## WORK INSTRUCTIONS:
Copy every record exactly, leaving the pictures out.

## DATA:
####################

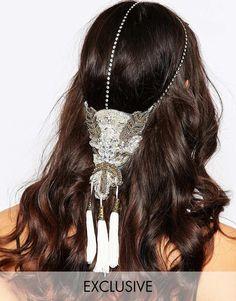 Olivia+&+The+Wolf+Beaded+Applique+Crystal+Halo+Headband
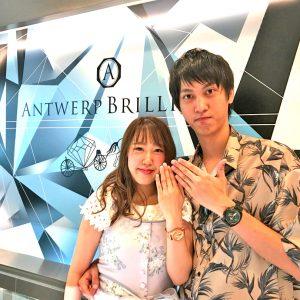 東京で婚約指輪はBRIDGE銀座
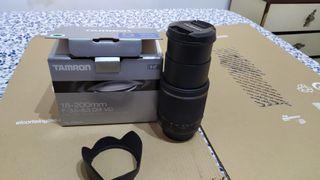 Objetivo Canon 18-200mm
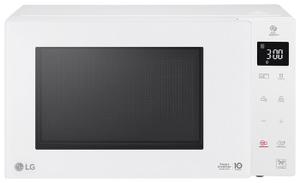 Микроволновая печь LG MB63R35GIH белый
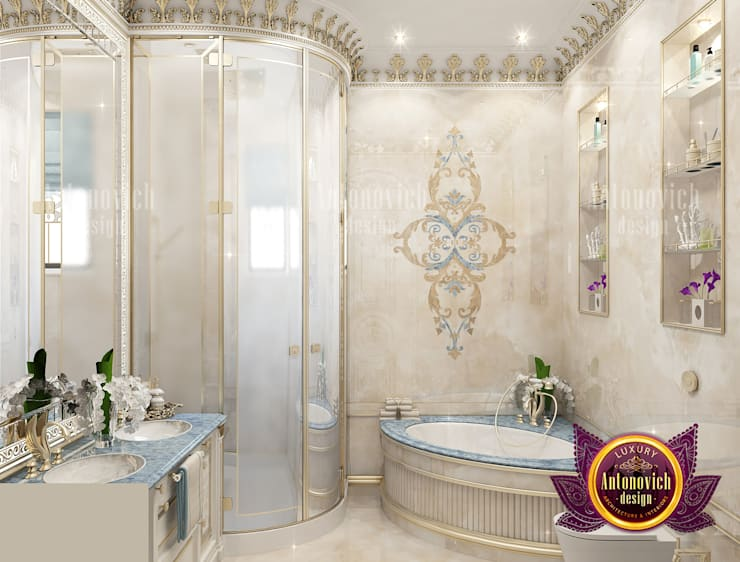 de Luxury Antonovich Design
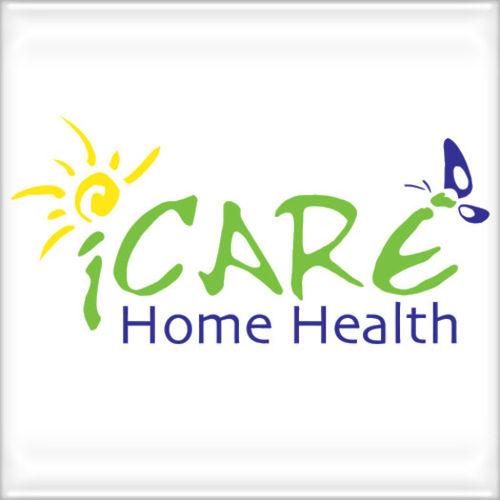 Award winning Elder Care Provider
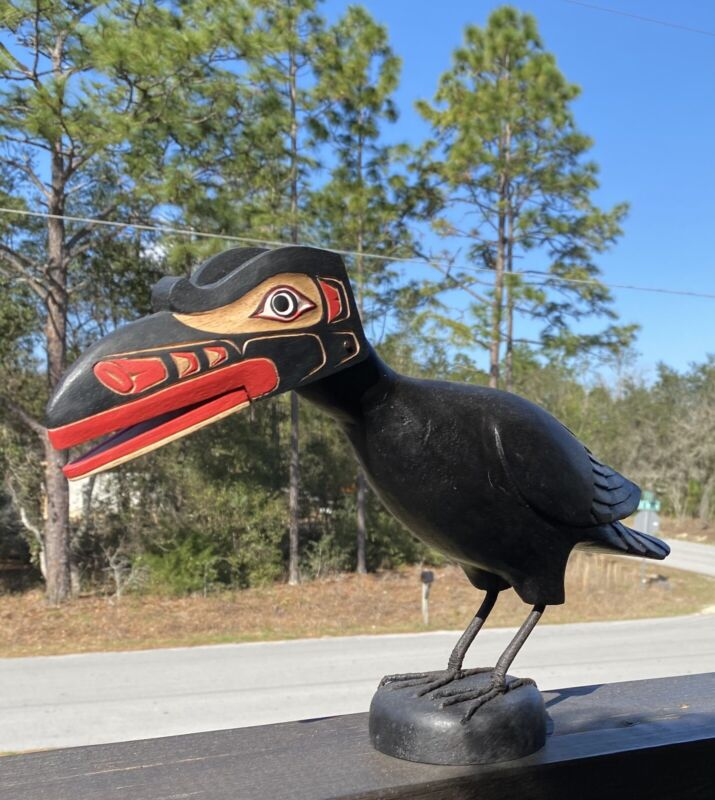 Northwest Coast Big Carved Raven Handmade!!!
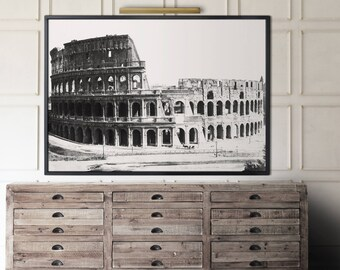 Colosseum Photo print : The Colosseum In Rome Photograph - Vintage Roman Coliseum Art - Circa 1890s - Vintage Coliseum Photo - Rome Art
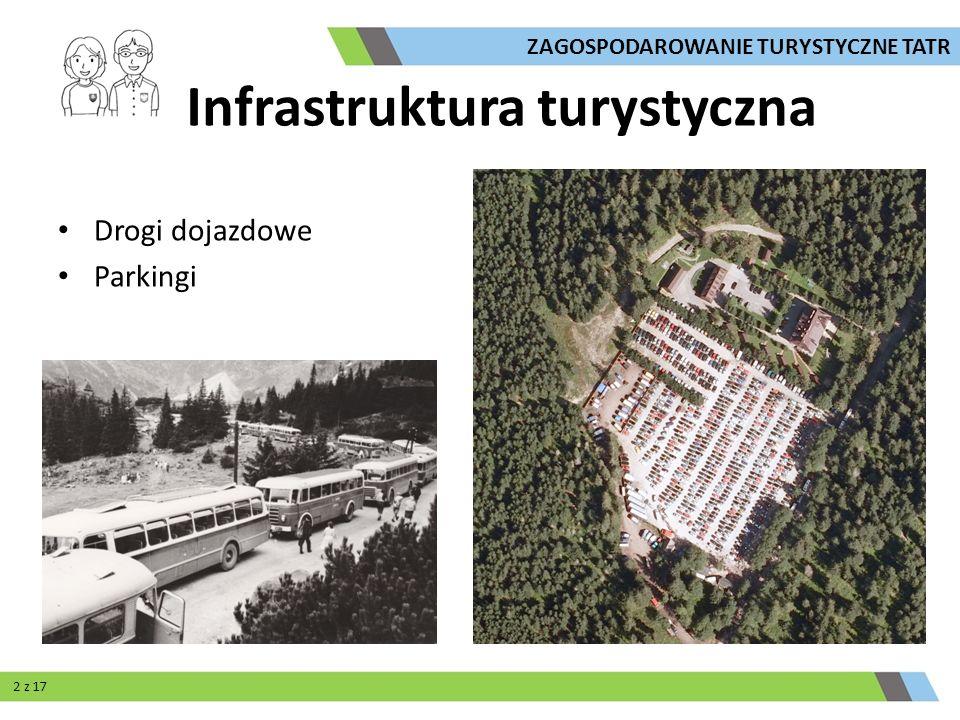 Infrastruktura turystyczna Drogi dojazdowe Parkingi ZAGOSPODAROWANIE TURYSTYCZNE TATR 2 z 17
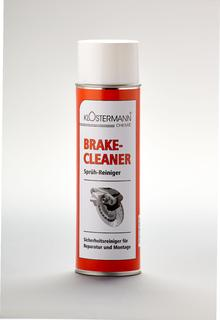 Brake-Cleaner-Spray
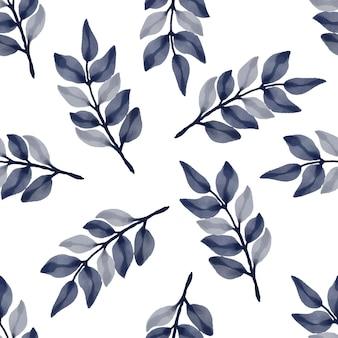 Wzór szare liście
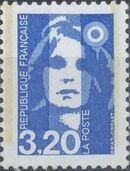 France 1990 Marianne - New Values d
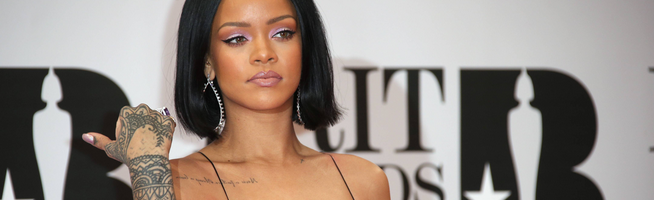 Tame Impala 'pinch themselves' about Rihanna covering their song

####################

## ANSWER AREA:
 Olivia+&+The+Wolf+Beaded+Applique+Crystal+Halo+Headband
 東京で婚約指輪はBRIDGE銀座
 Objetivo Canon 18-200mm
 Микроволновая печь LG MB63R35GIH белый
 de Luxury Antonovich Design
 Award winning Elder Care Provider
 Northwest Coast Big Carved Raven Handmade!!!
 Colosseum Photo print : The Colosseum In Rome Photograph - Vintage Roman Coliseum Art - Circa 1890s - Vintage Coliseum Photo - Rome Art
 Infrastruktura turystyczna Drogi dojazdowe Parkingi ZAGOSPODAROWANIE TURYSTYCZNE TATR 2 z 17
 Brake-Cleaner-Spray
 Wzór szare liście
 France 1990 Marianne - New Values d
 Tame Impala 'pinch themselves' about Rihanna covering their song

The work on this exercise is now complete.